To appreciate the significance of the award requires an understanding of the GTX project, its origins and the role it plays. The project’s setting is as important. In this regard, DUBAL is one of the largest single-site aluminium smelters in the world (producing more than 1 million metric tonnes of hot metal per annum). The smelter complex includes a 2,350 megawatt (MW) power station (at 30˚C), a water desalination plant and a large carbon plant. The power station is designed to provide both electricity to the smelter reduction process and saturated steam to the water desalination plant. The present average aluminium smelting power demand is about 1,900 MW, amply covered by the generation capacity of the power plant.
Back in 2006 (i.e. prior to the GTX project), the DUBAL power plant comprised 22 Gas Turbines and 7 Steam Turbines. The average generation capacity of 2,115 MW met the 1,750 MW average demand of the site at that stage. The plant configuration fulfilled the continuous load supply requirement with sufficient spare generation capacity to cover the loss of the highest generating unit while one large unit was on planned maintenance outage.
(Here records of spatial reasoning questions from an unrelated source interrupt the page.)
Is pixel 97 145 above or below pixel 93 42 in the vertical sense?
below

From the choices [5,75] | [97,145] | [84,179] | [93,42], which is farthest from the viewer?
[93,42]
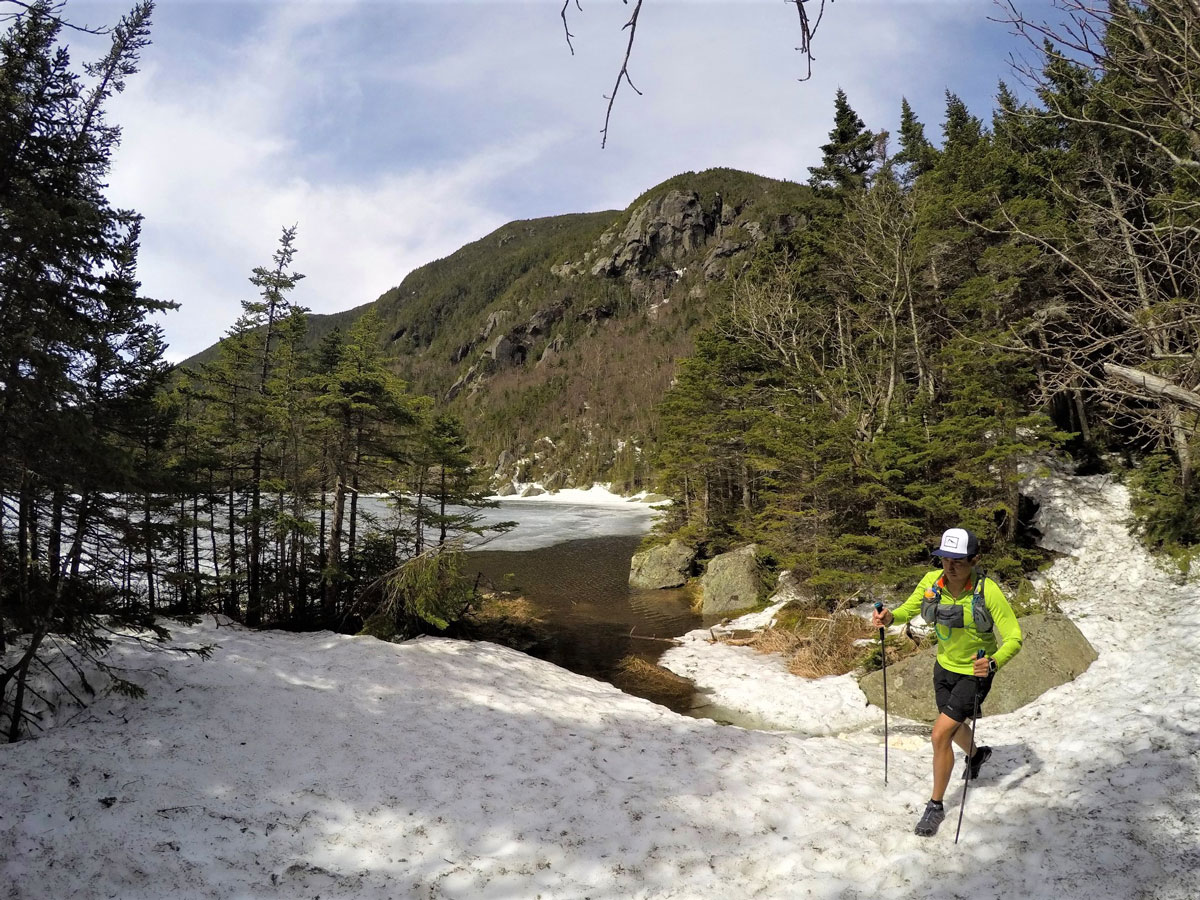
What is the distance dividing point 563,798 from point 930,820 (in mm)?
3280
The annual average station efficiency was 43 per cent, with three to four Frame 9B Gas Turbines being required to meet the plant’s power and water demand.
An analysis of the planned extensions of DUBAL’s existing potlines indicated that the electricity generation requirements within the DUBAL complex would rise to about 1,850 MW by 2010. A feasibility study, conducted in 2006, showed that DUBAL’s reserve capacity would not be sufficient to cover the additional power demand. Furthermore, the complex would have to rely on less-efficient machines, which had already partially completed their asset lifetime. It was clear that an increase in the installed generation capacity of the DUBAL Power Plant complex was needed.
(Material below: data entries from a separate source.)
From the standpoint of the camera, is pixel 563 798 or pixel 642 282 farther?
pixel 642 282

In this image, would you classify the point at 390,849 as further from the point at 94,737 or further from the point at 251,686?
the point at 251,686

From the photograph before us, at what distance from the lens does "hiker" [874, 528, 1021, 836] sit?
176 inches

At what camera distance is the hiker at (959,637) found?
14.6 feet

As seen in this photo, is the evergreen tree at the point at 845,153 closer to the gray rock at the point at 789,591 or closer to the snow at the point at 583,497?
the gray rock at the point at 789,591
The same feasibility study showed that the annual average generation efficiency of the DUBAL Power Plant complex could be improved by installing a GTX Cogeneration Plant; and that the annual fuel consumption for power generation purposes could be reduced by about 4 per cent. The expected partial operation of the proposed GTX Cogeneration Plant on distillate oil due to possible gas shortages in summer further improved the profitability of the project.
Given these benefits, the project was given the go-ahead – with the primary objective of implementing a GTX Cogeneration Plant being to improve the power generation efficiency and decrease the environmental impact of the DUBAL Power Plant complex. This would be achieved by integrating the proposed GTX Cogeneration Plant into the existing DUBAL Power Plant infrastructure, thus enabling better fuel utilisation by increasing the efficiency of electricity generation and water production within the complex; and minimising industrial gas emissions, specifically oxides of nitrogen (NOx) and carbon dioxide (CO2). A secondary objective was to increase the total power generation capacity of the DUBAL Power Plant by leveraging the ability of a GTX Cogeneration Plant to raise the installed generation capacity.
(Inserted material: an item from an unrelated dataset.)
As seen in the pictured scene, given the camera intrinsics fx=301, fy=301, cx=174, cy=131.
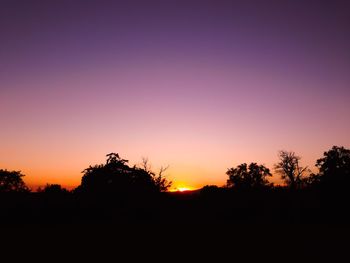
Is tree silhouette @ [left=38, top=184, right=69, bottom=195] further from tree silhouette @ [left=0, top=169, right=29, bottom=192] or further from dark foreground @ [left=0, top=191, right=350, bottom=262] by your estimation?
tree silhouette @ [left=0, top=169, right=29, bottom=192]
Unlike a conventional Combined Cycle Power Plant (CCCP), DUBAL’s GTX project entailed installing one large state–of-the-art Gas Turbine and one dual pressure Heat Recovery Steam Generator; and then supplying the steam heat energy to three existing Frame 9E Steam Turbines and the water desalination plant. The GTX Co-generation Cycle is designed to work in three modes:
Additional steam heat energy to operate the existing Steam Turbines on peak load;
Additional steam heat energy to replace one existing Heat Recovery Steam Generator; or
Steam heat energy to the water desalination plant.
In essence, the new technology and new process concept is not only capable of accommodating the increase in power production and steam management, but is also more flexible to accommodate the downtime and maintenance requirements resulting from operating the existing Steam Turbines on peak load.
By enhancing the Steam Turbine output to peak operation, or replacing an existing Steam Generator while on maintenance, the GTX plant has enabled an annual average increase in overall fuel free Steam Turbine output of over 50 MW while the surplus steam directed to desalination plant produces additional water. Accordingly, the annual average station efficiency rose from 43 per cent to 44.5 per cent.
Moreover, the new GTX block has introduced 220 MW of reserve capacity, which has been utilized to increase the load carrying demand by 150 MW while the spare 70 MW has reduced demand for one Frame 9B Gas Turbine. Switching-off one Frame 9B unit has resulted in gas savings of about 15 mscfd, and a concomitant reduction in CO2 emissions of 300,000 tonnes per annum.
The GTX project, which cost US$183 million, is the first of its kind in scale and application, as integration with CCPP and desalination has never been done before. It’s also a first in the aluminium industry, where no similar GTX projects are known.